[Texto]

Os argumentos em favor da existência de Deus: de Gödel aos computadores

Reinaldo José Lopes

É com imensa alegria que recebo mais uma vez aqui no blog os textos escorreitos, informativos e divertidamente contraintuitivos do professor Walter Carnielli, do Centro de Lógica da Unicamp. Desta vez, ele faz uma análise da lógica formal por trás de um dos mais famosos argumentos em favor da existência de Deus, um debate que vem pelo menos desde meados da Idade Média, com uma pitadinha de inteligência artificial no fim do texto. Aproveitem a leitura!

——————–

Os axiomas de Deus, o Maligno e a inteligência artificial

Walter Carnielli
Centro de Lógica, Unicamp
Advanced Institute for Artificial Intelligence -AI2
Instituto Modal

O nome de Kurt Gödel (1906-1978) pode não significar muito para algumas pessoas, mas entre os cientistas ele tem uma reputação semelhante à de Albert Einstein, que era seu amigo próximo. Nascido em 1906 na cidade de Brno, no que era então o Império Austro-Húngaro e agora é território tcheco, Gödel estudou em Viena antes de se mudar para os Estados Unidos fugindo da guerra, onde obteve uma posição em Princeton, local que também acolhera Einstein.

Gödel é o responsável pelos celebérrimos Teoremas da Incompletude da Aritmética, que têm tirado o sono dos matemáticos, filósofos e todos os outros cientistas por 88 anos, desde 1931. Esse mesmo Gödel foi quem produziu a mais sofisticada versão da prova ontológica da existência de Deus, em notas datadas de 1941. Contudo, só no início dos anos 1970, quando Gödel temia que pudesse morrer, foi que ele autorizou que sua prova se tornasse pública pela primeira vez.

[/Texto]
[Material fornecido]

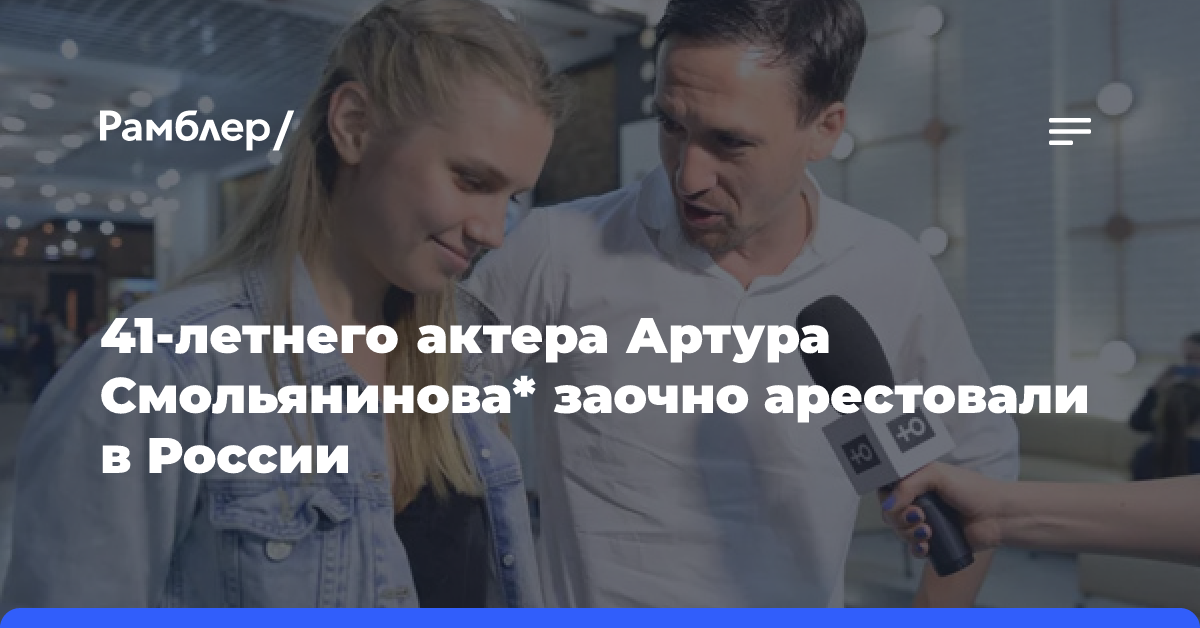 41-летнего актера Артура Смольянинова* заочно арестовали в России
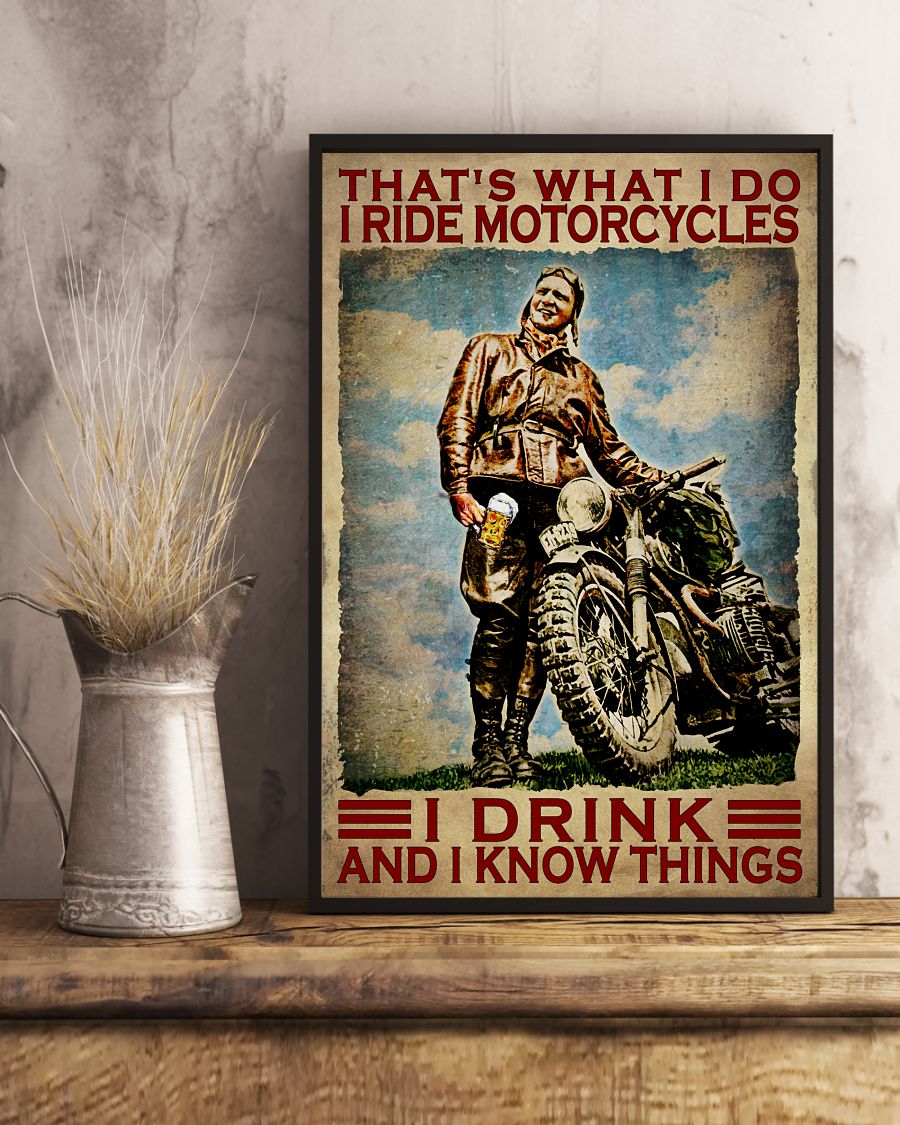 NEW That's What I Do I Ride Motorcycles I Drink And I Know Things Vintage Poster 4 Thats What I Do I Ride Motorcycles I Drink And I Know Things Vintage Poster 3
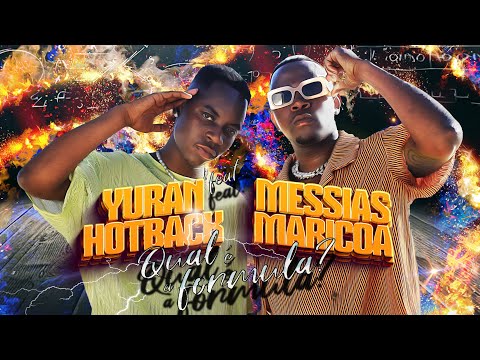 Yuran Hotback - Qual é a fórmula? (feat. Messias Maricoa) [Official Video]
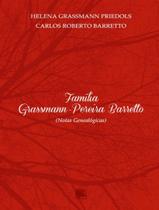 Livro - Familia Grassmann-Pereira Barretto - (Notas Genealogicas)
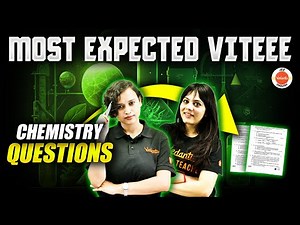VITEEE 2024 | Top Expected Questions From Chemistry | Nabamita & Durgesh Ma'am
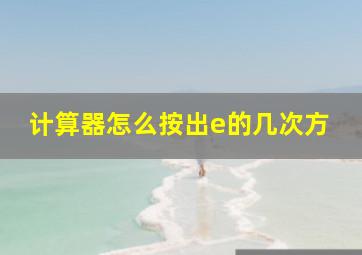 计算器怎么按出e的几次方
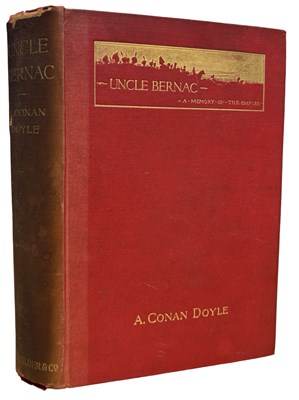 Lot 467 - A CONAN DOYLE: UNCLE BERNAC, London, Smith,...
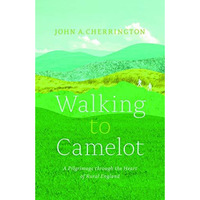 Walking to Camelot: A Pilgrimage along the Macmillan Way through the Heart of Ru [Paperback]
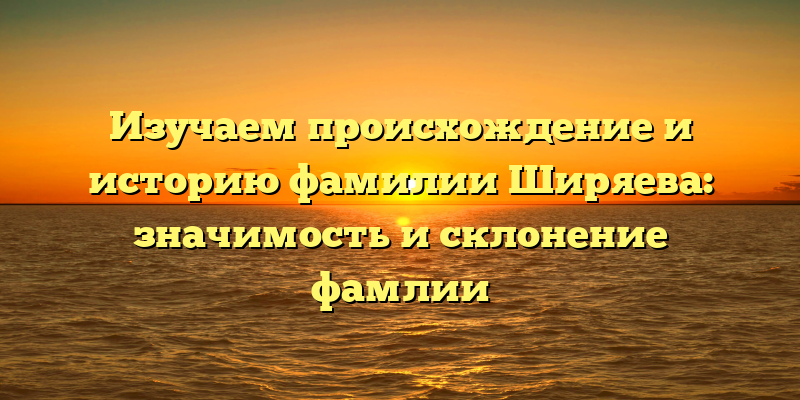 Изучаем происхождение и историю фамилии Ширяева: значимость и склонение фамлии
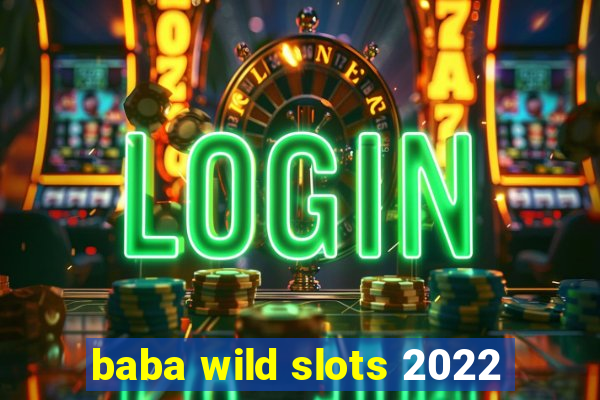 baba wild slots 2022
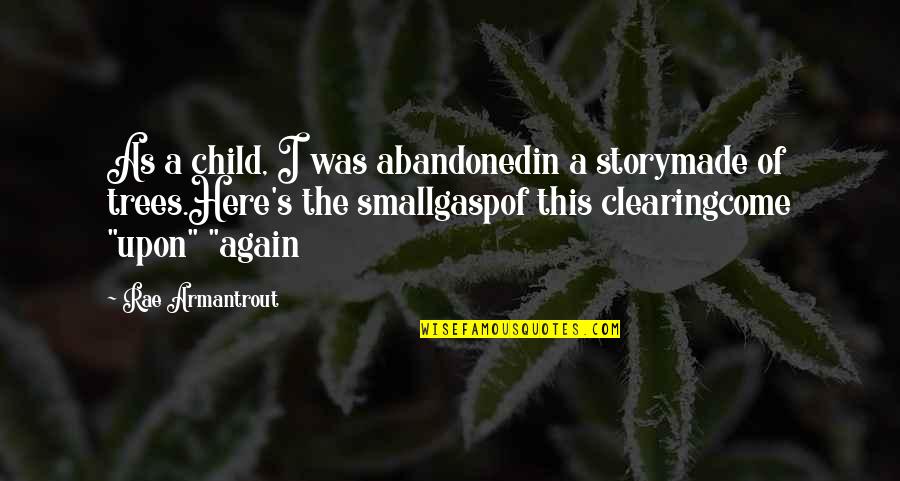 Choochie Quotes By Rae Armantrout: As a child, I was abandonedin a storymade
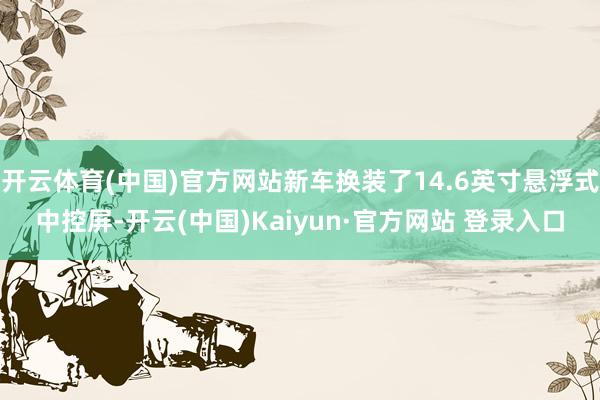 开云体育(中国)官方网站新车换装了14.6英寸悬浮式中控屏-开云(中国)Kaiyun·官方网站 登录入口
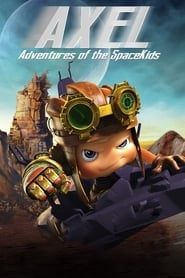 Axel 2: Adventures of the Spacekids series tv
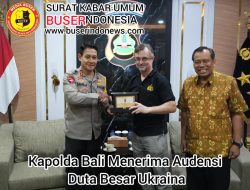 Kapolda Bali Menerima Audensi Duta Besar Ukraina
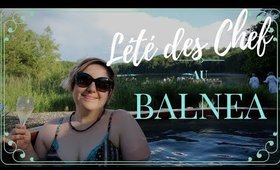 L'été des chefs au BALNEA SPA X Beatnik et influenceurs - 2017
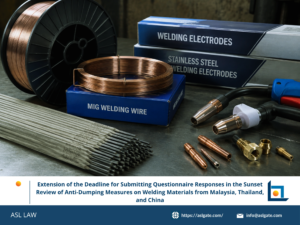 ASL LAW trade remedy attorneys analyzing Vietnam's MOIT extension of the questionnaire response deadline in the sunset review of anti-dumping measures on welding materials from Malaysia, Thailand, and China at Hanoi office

[/Material fornecido]

=== Tarefa ===
Dê sequência ao texto sobre a prova ontológica de Gödel, começando logo após a última frase apresentada.

=== Resposta ===
Argumentos ontológicos são argumentos que concluem que Deus existe a partir de premissas que supostamente derivam de alguma outra fonte que não a observação do mundo — no caso, derivadas apenas da razão.

A prova ontológica de Gödel é um argumento formal (para quem se interessa, formulado na lógica modal S5 de ordem superior), mas não vamos espantar o leitor com isso. A prova segue e melhora uma linha de desenvolvimento que remonta a Anselmo de Cantuária ou de Canterbury (1033-1109).

O argumento ontológico de Santo Anselmo, em sua forma mais sucinta, como aparece em sua obra “Proslogion”, é o seguinte: “Deus, por definição, é aquele do qual nada maior pode ser concebido. Deus existe no entendimento. Se Deus existe no entendimento, poderíamos imaginá-lo ainda maior se existisse na realidade. Portanto, Deus deve existir na realidade “.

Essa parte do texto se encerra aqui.